Nacarra’s fierce eyes and set jaw did nothing to show her pain. “Will you kill all the humans in the world too, Senka, to reach my young ones?” Senka’s eyes narrowed in annoyance, and the ashen Areli grinned. “No, never you. You fear the humans. Isn’t that why you sought to destroy my kits? Because your gift of sight told you that I would take them here, to the one place where you are too spineless to follow?”

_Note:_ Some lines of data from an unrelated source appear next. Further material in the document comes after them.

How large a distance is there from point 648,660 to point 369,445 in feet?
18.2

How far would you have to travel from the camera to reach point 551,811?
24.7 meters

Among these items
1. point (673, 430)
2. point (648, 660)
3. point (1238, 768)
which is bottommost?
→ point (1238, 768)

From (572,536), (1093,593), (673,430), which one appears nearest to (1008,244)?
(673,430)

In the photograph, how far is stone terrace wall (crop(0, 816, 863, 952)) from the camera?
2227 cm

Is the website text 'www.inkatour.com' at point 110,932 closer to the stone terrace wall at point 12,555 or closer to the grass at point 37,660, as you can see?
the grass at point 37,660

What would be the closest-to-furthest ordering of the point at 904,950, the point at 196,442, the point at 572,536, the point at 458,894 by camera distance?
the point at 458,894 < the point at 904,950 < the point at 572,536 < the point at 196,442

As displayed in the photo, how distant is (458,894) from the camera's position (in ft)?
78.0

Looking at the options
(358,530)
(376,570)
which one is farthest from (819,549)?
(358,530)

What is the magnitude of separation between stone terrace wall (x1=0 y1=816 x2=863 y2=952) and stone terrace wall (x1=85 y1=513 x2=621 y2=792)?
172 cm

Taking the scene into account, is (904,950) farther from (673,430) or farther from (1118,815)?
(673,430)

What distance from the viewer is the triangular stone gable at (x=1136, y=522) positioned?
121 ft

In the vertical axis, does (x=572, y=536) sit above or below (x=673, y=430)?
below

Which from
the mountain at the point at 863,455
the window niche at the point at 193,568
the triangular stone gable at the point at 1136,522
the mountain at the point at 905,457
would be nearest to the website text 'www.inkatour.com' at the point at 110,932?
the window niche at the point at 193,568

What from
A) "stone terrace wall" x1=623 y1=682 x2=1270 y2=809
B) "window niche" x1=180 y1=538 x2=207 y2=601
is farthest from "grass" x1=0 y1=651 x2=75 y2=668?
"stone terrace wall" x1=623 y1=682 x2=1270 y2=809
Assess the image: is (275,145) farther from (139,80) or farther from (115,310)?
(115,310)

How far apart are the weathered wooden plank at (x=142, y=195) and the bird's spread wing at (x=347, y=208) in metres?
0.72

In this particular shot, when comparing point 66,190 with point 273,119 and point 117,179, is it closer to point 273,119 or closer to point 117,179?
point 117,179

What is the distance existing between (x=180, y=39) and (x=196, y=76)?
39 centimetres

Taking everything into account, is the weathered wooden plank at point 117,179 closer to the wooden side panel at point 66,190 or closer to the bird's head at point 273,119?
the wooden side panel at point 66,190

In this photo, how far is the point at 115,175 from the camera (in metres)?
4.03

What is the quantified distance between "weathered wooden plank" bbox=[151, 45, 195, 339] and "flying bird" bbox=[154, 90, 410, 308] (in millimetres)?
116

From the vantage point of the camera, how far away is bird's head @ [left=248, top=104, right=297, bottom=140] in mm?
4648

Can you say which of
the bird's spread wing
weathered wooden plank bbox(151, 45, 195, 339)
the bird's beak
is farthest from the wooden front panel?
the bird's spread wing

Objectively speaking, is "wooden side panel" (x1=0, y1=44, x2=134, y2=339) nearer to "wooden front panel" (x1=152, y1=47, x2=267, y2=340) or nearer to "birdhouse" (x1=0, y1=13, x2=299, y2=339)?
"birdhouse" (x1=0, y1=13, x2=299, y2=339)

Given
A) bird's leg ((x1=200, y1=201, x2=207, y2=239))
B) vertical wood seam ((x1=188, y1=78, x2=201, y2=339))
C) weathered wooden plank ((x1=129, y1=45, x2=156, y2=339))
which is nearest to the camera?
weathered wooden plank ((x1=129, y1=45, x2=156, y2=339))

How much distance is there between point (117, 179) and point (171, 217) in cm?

Senka gave an angry growl. “Foolish creature! You have ensured your precious white kit’s ruin, abandoning him to become a spoiled, mollycoddled pet, all fat and lazy.”

“I have not,” Nacarra snarled back. “I have promised their safety, and trodden on your plot.”

Senka’s muscles tensed, fur standing on end with outrage, eyes flashing. “Then you will follow Nuada to your grave.” She vaulted ahead, fangs bared and aimed for the proudly displayed ashen throat, even as fortitude burned in Nacarra’s rose-coloured eyes.

The sun peeked over the horizon, casting long shadows across the snowy landscape, and the travelers woke with the daylight, oblivious to all that had occurred in hours of pre-dawn. Wagon doors swung open on well-oiled hinges, and the trading men and women got busy about their business of amassing the camp, preparing for the road that morning. One plump woman, wearing a skirt the colour of the sky, a white blouse, and a green kerchief about her graying hair, gathered laundry baskets from each wagon doorstep, singing a cheery tune as she moved from one cart to another to a washbasin set before her own wagon.

“Little lark in the sky, singing twitter-tweet-tweet, twitter-twitter song sweet. Hopping ‘cross branches high, singing twit-twit-tweet, twitter-twit… Goodness, what is this now?” She tentatively lifted a brown chemise from one basket with two fingers, peering curiously at the pair of furry bundles huddled beneath. “My gracious!” she gasped, one pale hand going to her chest in surprise. “Geb! Oh, Geb! Do come see this!”

An aging man hurried to her side, staring at the little black and white kits now mewing in the basket. Hesitantly, he reached down, old calloused fingers gently taking hold of the fuzzy bundles, one in each palm. The kits were silent, sapphire and ruby orbs large and inquisitive. Geb gazed back, his gravely voice but a whisper. “Where is their mother?”